París.— El presidente francés, Nicolas Sarkozy, presionado por amenazas de
huelga, anunció ayer un nuevo paquete de recortes impositivos y beneficios sociales para ayudar a
las familias más vulnerables, en medio de la peor crisis económica del país en décadas y de un
estallido social en el Caribe francés.
Las nuevas medidas, que demandarán una inversión estatal de 3.300 millones de
dólares, fueron anunciadas durante una reunión en el Palacio del Elíseo, de la que participaron
sindicatos, asociaciones patronales y los principales ministros del gobierno encargados de asuntos
económicos.
Sarkozy propuso recortes de impuestos para hasta cuatro millones de hogares, un
aumento de los beneficios para los trabajadores suspendidos y una serie de prestaciones mensuales
para desocupados.
También se mostró a favor de una propuesta gremial de crear un fondo de 3.000
millones de euros para recapacitación laboral, que será financiado por el Estado en un 50 por
ciento.
La denominada "cumbre social" se realizó en medio de las peores condiciones
económicas que enfrenta Francia en varias décadas, y en coincidencia con un creciente malhumor
general en torno al manejo de la crisis por parte del conservador Sarkozy.
El mes pasado, 2,5 millones de personas tomaron las calles en el marco de una
protesta nacional que dejó al país sin transporte, ni educación, ni hospitales, ni correo. Una
segunda jornada de paro nacional está convocada para el 19 de marzo, y los anuncios se
interpretaron como un manotazo de Sarkozy para evitar más manifestaciones como las del mes
pasado.
Víctima fatal. Para peor, una huelga general mantiene paralizada desde hace un
mes la isla de Guadalupe, en el Caribe francés. El paro degeneró esta semana en disturbios, y un
activista sindical se convirtió el martes por la noche en la primera víctima mortal desde el
comienzo de la huelga, al ser muerto de un balazo en Guadalupe, informó la policía.
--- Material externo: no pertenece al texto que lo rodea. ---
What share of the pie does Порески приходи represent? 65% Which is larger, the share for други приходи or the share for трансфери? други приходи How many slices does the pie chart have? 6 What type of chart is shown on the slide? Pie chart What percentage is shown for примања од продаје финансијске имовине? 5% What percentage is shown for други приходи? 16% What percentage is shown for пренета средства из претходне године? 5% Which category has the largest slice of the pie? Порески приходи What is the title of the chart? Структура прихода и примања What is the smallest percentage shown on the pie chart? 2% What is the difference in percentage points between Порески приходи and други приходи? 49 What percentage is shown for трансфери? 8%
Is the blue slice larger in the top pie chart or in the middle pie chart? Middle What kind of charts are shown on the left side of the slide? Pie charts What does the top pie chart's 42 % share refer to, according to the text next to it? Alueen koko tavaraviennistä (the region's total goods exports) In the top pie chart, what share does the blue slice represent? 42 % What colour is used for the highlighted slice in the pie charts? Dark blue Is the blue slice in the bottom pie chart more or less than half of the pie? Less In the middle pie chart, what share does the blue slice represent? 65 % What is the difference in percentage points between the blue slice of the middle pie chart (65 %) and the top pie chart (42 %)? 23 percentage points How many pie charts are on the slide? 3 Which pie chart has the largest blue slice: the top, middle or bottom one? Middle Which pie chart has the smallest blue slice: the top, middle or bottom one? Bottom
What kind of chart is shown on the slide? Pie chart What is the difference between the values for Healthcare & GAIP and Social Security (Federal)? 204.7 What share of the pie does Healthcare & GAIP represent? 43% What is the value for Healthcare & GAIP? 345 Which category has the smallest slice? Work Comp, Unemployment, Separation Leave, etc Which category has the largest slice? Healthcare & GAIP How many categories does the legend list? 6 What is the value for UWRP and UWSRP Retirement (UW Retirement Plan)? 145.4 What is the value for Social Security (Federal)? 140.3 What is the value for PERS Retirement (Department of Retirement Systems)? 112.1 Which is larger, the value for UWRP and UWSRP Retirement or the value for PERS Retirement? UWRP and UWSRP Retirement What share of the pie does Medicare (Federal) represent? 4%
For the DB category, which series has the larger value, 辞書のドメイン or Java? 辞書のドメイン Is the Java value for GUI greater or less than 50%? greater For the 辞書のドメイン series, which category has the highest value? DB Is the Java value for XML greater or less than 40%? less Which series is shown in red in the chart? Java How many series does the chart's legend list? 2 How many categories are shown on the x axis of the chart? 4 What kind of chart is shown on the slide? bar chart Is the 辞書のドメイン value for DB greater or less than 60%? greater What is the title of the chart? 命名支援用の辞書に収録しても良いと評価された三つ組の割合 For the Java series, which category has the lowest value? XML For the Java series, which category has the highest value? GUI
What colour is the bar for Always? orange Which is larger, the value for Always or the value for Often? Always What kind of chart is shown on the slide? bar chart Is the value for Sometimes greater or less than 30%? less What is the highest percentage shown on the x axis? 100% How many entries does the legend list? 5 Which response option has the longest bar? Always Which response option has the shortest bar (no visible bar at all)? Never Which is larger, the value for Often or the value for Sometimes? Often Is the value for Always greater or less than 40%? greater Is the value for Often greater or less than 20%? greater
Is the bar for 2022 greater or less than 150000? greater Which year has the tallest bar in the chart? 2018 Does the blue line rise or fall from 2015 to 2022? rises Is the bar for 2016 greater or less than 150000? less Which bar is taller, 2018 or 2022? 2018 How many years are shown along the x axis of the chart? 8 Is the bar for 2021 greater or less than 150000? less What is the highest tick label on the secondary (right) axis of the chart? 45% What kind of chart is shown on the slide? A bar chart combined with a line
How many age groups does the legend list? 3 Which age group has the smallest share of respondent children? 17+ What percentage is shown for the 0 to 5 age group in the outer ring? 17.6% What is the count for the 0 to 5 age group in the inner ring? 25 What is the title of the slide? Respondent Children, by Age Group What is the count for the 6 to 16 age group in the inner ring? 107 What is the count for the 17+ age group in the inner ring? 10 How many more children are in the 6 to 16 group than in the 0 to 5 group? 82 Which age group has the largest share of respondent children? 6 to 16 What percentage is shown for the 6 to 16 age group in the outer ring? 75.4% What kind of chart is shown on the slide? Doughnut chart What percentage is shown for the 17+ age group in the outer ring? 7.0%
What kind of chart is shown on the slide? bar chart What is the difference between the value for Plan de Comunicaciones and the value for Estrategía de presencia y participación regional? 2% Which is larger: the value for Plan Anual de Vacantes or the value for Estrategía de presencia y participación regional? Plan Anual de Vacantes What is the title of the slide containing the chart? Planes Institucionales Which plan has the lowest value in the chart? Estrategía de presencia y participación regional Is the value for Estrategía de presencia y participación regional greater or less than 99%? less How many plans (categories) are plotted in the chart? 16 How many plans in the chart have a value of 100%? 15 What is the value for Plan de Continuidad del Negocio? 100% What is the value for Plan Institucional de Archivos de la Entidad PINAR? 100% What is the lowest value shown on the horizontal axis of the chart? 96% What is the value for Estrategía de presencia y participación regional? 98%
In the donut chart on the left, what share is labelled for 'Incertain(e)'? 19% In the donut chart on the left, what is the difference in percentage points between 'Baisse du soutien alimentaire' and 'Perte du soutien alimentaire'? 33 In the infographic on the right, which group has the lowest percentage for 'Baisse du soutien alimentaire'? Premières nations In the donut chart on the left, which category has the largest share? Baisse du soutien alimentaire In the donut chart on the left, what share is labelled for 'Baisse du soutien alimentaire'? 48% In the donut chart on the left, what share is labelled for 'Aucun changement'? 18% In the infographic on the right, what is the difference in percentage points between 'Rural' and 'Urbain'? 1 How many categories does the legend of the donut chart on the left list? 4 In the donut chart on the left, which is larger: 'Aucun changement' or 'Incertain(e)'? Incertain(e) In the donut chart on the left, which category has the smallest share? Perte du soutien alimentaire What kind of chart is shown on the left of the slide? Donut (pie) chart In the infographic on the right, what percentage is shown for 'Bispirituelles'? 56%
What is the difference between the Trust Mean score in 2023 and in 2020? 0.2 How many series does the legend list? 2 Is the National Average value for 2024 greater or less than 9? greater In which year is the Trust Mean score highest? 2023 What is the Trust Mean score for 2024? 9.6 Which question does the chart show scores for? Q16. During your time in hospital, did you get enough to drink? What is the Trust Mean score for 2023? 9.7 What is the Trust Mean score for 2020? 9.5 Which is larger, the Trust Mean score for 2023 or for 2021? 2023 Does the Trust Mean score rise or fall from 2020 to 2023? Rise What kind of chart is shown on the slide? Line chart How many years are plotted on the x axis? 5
La víctima, Jacques Bino, de unos 50 años, fue baleado a bordo de su auto por un
grupo de jóvenes apostados en un piquete que abrieron fuego contra la policía en Pointe-a-Pitre, la
principal cuidad de la isla.
El primer ministro francés, Francois Fillon, condenó en un comunicado la
"violencia extremadamente seria" en Guadalupe, y el ministro del Interior convocó para hoy a una
reunión de crisis para tratar la deteriorada situación de seguridad.